I do understand that pharmaceuticals need to make commercial decisions and that a vaccine that works for a large number of people may be a better longer term solution but what happens to those treatments which do not cut the commercial mustard?  They may work, but what returns would any investment make? Would not Cancer Research and the like not be the groups, with theoretically no commercial interest and patient outcomes their priority, be the type of group to take up the mantle for these types of therapies? From what I have seen on their website they are very conservative with a small ‘c’ and cautious. For those of us with advanced cancer, hell, we are prepared to take a few risks and we need a system that will enable those opportunities. We need to be treated  like adults, able to make decisions about risks of the unknown vs taking no risks at all and dying anyway or having chemotherapy again and again and, oh!, also dying anyway.

 I have often seen statements such as ‘there is not enough evidence to support the use of x y or z’. This does not mean x y or z are not of potential benefit and should therefore be ignored, but that the evidence, to the standard currently required, necessary to make this decision does not exist.

When the cat’s away….

There has been a delicate balancing act while I have been away and with Ella now in Thailand. Rupert was in full control last week but this coming week he is away for work so we have a patchwork of help until I get home.  I have enjoyed the space away from home to absorb some of the very big thoughts that whir around my head, or that I have pushed to one side until I have had the space to give them the time they need. Having my greatest friends, who have known me almost all my life, has helped. I am still getting to grips with the uncertainty of the future, and working around treatments, scans, injections and not knowing quite how far I can plan ahead.

In terms of treatment options, now that I am in Germany I am planning my next move.  I will be returning here at least 4 times but I have to consider what I would do in the event of a relapse. This means being very clear about what my options are so that I can move quickly in the event this happens.

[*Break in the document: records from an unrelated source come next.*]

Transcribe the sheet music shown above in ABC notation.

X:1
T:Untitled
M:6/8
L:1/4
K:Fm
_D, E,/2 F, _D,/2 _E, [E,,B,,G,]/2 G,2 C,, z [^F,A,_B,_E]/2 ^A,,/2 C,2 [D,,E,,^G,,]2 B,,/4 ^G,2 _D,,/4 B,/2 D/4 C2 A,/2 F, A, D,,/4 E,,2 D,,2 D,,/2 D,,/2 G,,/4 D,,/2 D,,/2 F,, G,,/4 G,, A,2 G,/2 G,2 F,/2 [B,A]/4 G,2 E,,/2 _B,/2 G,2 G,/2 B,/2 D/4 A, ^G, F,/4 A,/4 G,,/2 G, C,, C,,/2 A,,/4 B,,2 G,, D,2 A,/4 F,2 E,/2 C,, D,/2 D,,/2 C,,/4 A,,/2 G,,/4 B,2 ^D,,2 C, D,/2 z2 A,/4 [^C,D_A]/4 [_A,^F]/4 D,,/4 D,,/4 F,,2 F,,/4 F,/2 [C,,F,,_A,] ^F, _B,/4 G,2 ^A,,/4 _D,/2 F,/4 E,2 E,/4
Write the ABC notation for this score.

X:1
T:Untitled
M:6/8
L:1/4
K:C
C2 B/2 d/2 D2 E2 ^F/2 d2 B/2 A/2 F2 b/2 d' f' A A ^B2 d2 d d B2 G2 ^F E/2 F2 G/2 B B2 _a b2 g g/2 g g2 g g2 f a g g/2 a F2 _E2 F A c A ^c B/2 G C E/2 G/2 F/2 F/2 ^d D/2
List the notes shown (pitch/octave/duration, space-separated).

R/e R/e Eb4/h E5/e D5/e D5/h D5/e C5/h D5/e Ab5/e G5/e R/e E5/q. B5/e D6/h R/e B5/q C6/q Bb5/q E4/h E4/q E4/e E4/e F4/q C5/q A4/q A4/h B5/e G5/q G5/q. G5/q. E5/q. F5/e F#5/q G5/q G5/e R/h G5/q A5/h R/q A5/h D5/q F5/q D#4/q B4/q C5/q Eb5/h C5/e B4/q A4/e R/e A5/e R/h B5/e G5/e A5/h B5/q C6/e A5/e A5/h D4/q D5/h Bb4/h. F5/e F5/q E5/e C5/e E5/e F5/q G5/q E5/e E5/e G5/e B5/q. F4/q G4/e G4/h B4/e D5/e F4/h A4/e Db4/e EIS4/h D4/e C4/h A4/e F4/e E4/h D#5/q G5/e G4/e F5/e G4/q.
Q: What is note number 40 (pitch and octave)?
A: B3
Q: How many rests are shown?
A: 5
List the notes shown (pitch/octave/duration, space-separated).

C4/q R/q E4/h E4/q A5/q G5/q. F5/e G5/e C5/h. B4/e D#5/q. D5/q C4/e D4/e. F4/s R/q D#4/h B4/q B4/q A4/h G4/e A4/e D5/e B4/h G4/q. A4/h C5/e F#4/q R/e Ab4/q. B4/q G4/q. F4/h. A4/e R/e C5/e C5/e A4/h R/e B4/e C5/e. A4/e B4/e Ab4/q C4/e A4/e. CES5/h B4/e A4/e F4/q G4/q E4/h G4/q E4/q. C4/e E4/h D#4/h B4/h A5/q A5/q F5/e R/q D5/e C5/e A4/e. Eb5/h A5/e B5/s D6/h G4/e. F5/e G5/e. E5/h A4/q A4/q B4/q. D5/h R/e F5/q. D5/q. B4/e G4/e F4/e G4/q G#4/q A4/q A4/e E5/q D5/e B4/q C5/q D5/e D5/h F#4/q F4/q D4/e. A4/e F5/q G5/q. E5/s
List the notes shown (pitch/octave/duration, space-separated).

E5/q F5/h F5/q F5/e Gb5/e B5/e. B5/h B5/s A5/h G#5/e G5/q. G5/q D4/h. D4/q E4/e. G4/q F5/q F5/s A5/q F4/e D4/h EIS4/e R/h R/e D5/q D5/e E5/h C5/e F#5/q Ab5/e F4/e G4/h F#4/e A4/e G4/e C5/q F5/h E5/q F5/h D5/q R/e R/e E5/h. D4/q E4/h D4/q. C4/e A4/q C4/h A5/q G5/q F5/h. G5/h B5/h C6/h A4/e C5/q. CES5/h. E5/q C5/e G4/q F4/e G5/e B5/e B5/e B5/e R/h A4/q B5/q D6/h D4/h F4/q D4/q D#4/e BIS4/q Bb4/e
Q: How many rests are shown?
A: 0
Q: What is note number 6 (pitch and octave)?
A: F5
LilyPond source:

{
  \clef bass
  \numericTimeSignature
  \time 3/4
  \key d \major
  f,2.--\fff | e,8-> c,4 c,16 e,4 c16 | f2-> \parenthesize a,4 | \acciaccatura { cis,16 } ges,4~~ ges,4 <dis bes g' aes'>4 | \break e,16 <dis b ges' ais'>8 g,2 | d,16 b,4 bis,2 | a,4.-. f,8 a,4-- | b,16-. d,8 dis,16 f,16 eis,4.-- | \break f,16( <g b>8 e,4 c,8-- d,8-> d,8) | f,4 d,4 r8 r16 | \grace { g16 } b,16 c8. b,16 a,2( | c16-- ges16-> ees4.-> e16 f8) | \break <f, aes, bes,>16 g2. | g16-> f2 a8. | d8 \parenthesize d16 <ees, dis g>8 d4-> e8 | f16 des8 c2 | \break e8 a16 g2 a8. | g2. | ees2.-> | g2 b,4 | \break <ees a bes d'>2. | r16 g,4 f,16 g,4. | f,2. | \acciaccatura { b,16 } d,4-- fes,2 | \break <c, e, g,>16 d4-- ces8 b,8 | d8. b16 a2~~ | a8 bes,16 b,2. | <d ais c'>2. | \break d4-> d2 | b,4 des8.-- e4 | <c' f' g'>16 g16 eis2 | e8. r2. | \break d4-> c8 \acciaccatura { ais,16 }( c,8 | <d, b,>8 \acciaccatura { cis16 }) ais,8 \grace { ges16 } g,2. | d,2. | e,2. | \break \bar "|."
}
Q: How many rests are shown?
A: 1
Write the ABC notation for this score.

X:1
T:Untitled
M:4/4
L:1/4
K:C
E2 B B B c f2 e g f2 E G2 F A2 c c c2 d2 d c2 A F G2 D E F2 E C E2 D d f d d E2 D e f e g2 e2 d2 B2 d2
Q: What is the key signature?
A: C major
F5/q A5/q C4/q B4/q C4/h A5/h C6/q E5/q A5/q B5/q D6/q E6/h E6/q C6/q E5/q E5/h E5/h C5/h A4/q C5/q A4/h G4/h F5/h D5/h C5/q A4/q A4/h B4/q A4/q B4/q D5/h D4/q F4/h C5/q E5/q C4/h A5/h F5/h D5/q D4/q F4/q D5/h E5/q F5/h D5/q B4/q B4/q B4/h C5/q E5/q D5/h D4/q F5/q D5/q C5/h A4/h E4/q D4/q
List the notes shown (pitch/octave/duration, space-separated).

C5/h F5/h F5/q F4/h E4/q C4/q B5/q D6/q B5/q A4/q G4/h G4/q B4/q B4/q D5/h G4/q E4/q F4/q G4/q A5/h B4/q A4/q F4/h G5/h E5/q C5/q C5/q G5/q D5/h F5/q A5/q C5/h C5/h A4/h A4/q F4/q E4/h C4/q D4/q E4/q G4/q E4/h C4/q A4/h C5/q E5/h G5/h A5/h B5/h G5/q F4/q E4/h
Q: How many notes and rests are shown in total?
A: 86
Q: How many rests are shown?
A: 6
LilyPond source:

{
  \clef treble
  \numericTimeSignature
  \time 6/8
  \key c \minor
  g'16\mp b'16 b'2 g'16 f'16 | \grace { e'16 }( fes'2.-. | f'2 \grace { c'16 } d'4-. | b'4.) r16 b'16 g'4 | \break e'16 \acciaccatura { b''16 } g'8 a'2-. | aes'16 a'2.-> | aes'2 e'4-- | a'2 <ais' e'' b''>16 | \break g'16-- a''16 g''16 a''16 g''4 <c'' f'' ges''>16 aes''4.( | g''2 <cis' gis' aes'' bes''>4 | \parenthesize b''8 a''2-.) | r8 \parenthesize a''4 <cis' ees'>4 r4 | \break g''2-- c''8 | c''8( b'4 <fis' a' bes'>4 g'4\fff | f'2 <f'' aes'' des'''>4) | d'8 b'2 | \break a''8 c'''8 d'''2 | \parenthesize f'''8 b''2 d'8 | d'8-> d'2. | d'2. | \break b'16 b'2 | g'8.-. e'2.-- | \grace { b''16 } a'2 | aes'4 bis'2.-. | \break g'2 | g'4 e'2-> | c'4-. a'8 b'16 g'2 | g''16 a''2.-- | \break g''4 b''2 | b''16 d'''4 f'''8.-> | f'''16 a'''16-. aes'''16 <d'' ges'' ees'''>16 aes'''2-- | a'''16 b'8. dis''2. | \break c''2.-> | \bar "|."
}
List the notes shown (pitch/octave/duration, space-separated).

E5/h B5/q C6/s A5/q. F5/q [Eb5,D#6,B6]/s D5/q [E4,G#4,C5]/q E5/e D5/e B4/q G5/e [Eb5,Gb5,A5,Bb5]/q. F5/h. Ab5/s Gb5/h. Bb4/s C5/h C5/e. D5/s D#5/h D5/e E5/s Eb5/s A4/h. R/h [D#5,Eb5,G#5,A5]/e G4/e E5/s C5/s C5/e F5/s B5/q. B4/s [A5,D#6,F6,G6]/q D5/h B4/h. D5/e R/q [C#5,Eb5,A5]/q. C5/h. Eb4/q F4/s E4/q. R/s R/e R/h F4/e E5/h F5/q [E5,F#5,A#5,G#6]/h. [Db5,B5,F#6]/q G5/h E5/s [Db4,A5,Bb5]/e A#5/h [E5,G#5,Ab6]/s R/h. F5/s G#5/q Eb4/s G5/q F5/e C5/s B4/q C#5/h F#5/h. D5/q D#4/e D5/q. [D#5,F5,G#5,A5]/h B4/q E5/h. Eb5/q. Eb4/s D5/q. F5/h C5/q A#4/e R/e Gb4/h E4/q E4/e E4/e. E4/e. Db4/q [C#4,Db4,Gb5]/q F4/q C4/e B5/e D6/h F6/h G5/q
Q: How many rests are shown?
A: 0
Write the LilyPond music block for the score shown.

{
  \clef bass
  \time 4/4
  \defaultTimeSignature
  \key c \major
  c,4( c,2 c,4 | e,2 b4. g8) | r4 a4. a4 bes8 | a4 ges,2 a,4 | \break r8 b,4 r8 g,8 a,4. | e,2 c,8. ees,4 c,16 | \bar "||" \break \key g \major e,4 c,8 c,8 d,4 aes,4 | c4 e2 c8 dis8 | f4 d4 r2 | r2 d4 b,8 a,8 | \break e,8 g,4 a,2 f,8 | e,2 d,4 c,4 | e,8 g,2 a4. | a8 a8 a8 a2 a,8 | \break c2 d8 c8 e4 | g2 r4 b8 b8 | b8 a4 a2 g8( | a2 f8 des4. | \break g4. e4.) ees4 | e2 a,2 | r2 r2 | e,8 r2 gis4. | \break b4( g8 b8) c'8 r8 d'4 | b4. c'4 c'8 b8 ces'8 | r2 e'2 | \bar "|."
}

I have a PET scan on 23rd June, as my oncologist needed this to complement the CT scan as a baseline for me. I will see him every 6 weeks I think. I continue to take the hormone pills, and, touch wood, feel generally not  too bad on them. I cannot quite distinguish between what is tiredness from the chemo, the current treatment or the hormones – but with no home responsibilities I am able to take it easy between treatments. I continue to meditate daily and take my many supplements and other pills/medicines. Eating vegan has been easy here, although there seems to be a habit of adding sugar to dishes. I have had lunch at the same vegan café everyday as the food is delicious and organic. For the evenings we either make something simple at the studio apartment (but the kitchen is so tiny this does not involve cooking), or we try and find a local restaurant with vegetarian dishes. Our lack of German is a problem. I am fascinated by the language and am learning bits and pieces from the menus mainly. Spargle – I think is asparagus. Kartoffen – potato. I have also worked out (rather William, my third, who learns German, had told me before I left) that nouns in written German start with capital letters. I realise this is why, when you read German, it always looks as if you are being shouted at.